→ **TRECHO DO DOCUMENTO**
_ _ _ _ _
Discoteca Básica Bizz #090: Yardbirds - Smokestack Lightning Vol. 1 e Blues, Backtracks & Shapes of Things Vol. 2 (1991)


Dentre as formações inglesas geradas nos anos 1960, o quinteto The Yardbirds sempre foi a mais difícil de se compartimentar. Além de catalisador do blues rock, o grupo inspirou os adeptos do garage sound, colaborou para o advento da psicodelia e estabeleceu as bases das futuras tendências do hard rock e do heavy metal. Sem contar que foi de suas fileiras que saíram três dos principais guitarristas da história: Eric Clapton, Jeff Beck e Jimmy Page.

Fundado em 1963 a partir do ex-Metropolitan Blues Quartet, o grupo - Keith Relf (voz, gaita), Anthony "Top" Tophman (guitarra solo), Chris Dreja (guitarra base), Paul Samwell-Smith (baixo) e Jim McCarty (bateria) - mudou de nome quando viu o termo "yardbird" (um vagabundo que vivia em meio às estradas de ferro) num livro de Jack Kerouac. A partir daí, com Clapton no lugar de Tophman, consolidariam a fama nas domingueiras do Crawdaddy Club - o mesmo que, pouco antes, havia projetado os Rolling Stones.

Nesta época, o set do quinteto era composto do mesmo rhythm & blues à la Chicago adotado por outros grupos britânicos, mas com uma diferença crucial: suas versões eram mais experimentais e recheadas por improvisos - os rave ups - extra longos. Por outro lado, à medida que Clapton se firmava como solista, seu relacionamento com os colegas deteriorava a olhos vistos. Ferrenho purista do blues, ele preferiu sair quando o grupo resolveu aproximar-se do pop.

Só que o pop dos Yardbirds nada tinha a ver com o feijão-com-arroz das paradas. Com Jeff Beck a banda desenvolveu ousadas pesquisas em estúdio. São os casos de "Still I'm Sad" (derivada de um canto gregoriano do século XIII), cuja profusão de ecos dá a impressão de ter sido gravada numa catedral, e "Heart Full of Soul", um dos primeiros sinais da influência da música hindu no rock - vide a simulação do som de uma cítara feita por Beck através de um pedal fuzz.



Recapitulando este trajeto, as 67 faixas dos CDs duplos Smokestack Lightning Vol. 1 e Blues, Backtracks & Shapes of Things Vol. 2 (ambos lançados pela Sony em 1991) representam virtualmente o melhor dos Yardbirds. No primeiro volume dessa compilação, o enfoque recai nas origens do grupo. Aí estão seu single de estreia ("I Wish You Would” / "A Certain Girl"), as antológicas "I Ain't Got You" e "I'm a Man", takes ao vivo gravados no Marquee Club, coisas inéditas como "Putty (In Your Hands)" (um original das Shirelles), mais a íntegra dos álbuns For Your Love (1965) e Having A Rave Up With The Yardbirds (1965) - esse último com "You're a Better Man Than I" e "The Train Kept a Rollin'", gravadas no mítico estúdio Sun, em Memphis, sob supervisão de Sam Phillips.
_ _ _ _ _
→ **OBJETIVO**
Reproduza, sem nenhuma alteração, o texto sobre os Yardbirds desde "Fundado em 1963" até "os Rolling Stones.", inclusive. A listagem tem origem em outra fonte.

→ **MATERIAL FORNECIDO**
_ _ _ _ _
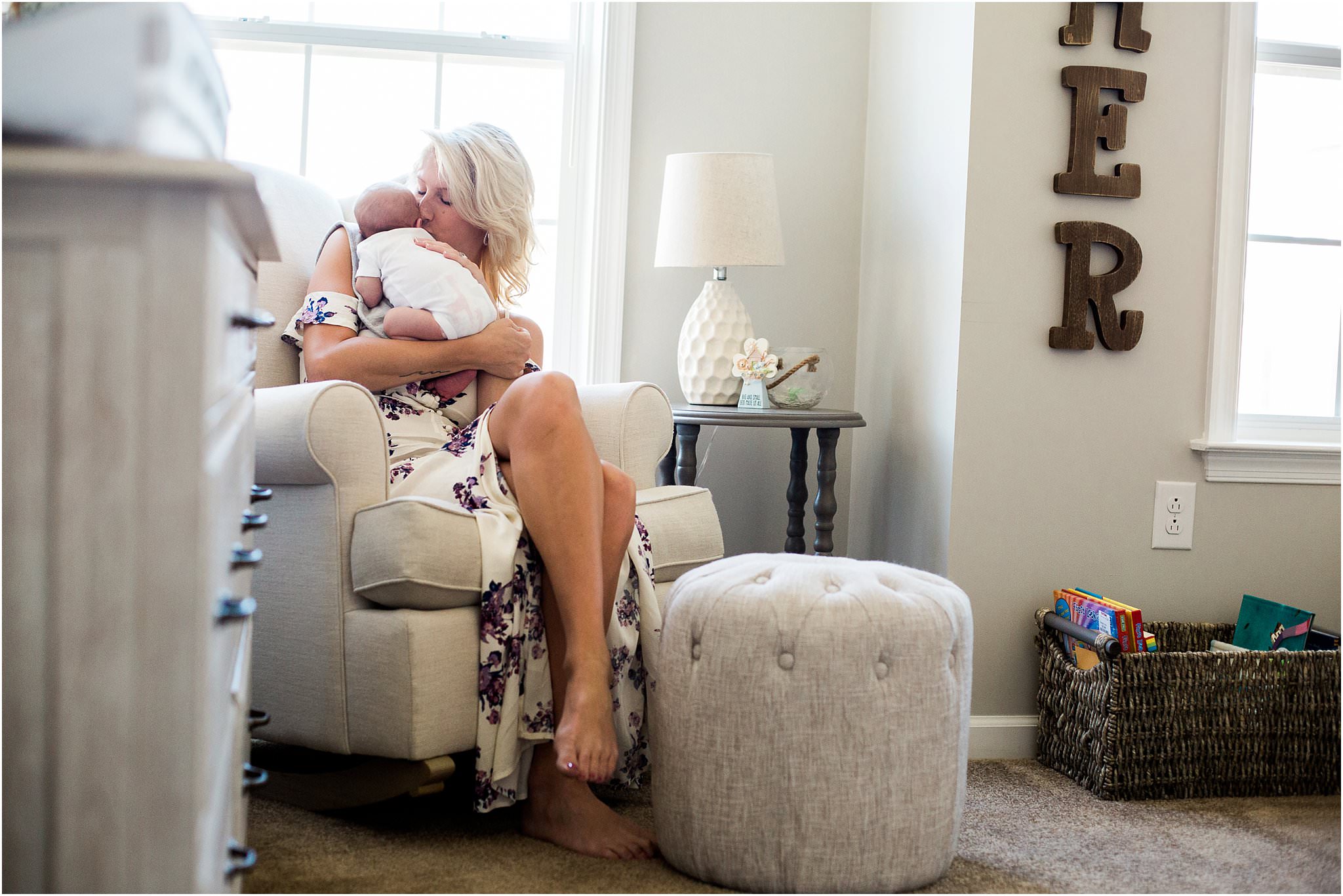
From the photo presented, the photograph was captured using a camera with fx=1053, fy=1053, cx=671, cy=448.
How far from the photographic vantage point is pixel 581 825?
1.41 metres

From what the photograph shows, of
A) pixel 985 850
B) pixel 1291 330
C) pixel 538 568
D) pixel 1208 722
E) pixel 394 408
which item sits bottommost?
pixel 985 850

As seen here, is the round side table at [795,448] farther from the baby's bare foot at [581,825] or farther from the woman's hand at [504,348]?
the baby's bare foot at [581,825]

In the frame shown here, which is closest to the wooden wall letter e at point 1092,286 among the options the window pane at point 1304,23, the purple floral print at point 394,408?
the window pane at point 1304,23

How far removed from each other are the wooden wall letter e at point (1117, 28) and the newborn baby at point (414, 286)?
1152mm

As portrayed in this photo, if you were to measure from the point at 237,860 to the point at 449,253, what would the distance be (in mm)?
1102

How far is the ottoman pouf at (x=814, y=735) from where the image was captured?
4.05 feet

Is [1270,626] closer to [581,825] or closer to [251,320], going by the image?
[581,825]

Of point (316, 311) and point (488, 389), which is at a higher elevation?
point (316, 311)

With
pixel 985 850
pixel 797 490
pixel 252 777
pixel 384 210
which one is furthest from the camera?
pixel 797 490

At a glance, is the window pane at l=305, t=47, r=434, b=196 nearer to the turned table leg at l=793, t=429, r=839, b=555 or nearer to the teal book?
the turned table leg at l=793, t=429, r=839, b=555

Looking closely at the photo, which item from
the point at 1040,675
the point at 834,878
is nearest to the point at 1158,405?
the point at 1040,675

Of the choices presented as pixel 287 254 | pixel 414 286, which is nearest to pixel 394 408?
pixel 414 286

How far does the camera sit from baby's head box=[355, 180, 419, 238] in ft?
5.94

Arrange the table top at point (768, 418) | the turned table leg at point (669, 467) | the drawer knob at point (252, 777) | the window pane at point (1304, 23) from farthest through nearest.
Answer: the turned table leg at point (669, 467) → the window pane at point (1304, 23) → the table top at point (768, 418) → the drawer knob at point (252, 777)
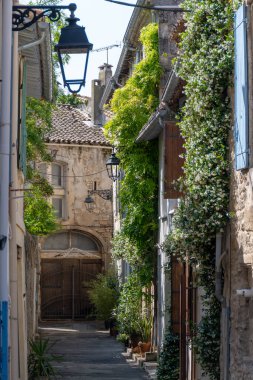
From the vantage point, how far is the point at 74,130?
41625 millimetres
_ _ _ _ _
→ **RESPOSTA COMPLETA**
Fundado em 1963 a partir do ex-Metropolitan Blues Quartet, o grupo - Keith Relf (voz, gaita), Anthony "Top" Tophman (guitarra solo), Chris Dreja (guitarra base), Paul Samwell-Smith (baixo) e Jim McCarty (bateria) - mudou de nome quando viu o termo "yardbird" (um vagabundo que vivia em meio às estradas de ferro) num livro de Jack Kerouac. A partir daí, com Clapton no lugar de Tophman, consolidariam a fama nas domingueiras do Crawdaddy Club - o mesmo que, pouco antes, havia projetado os Rolling Stones.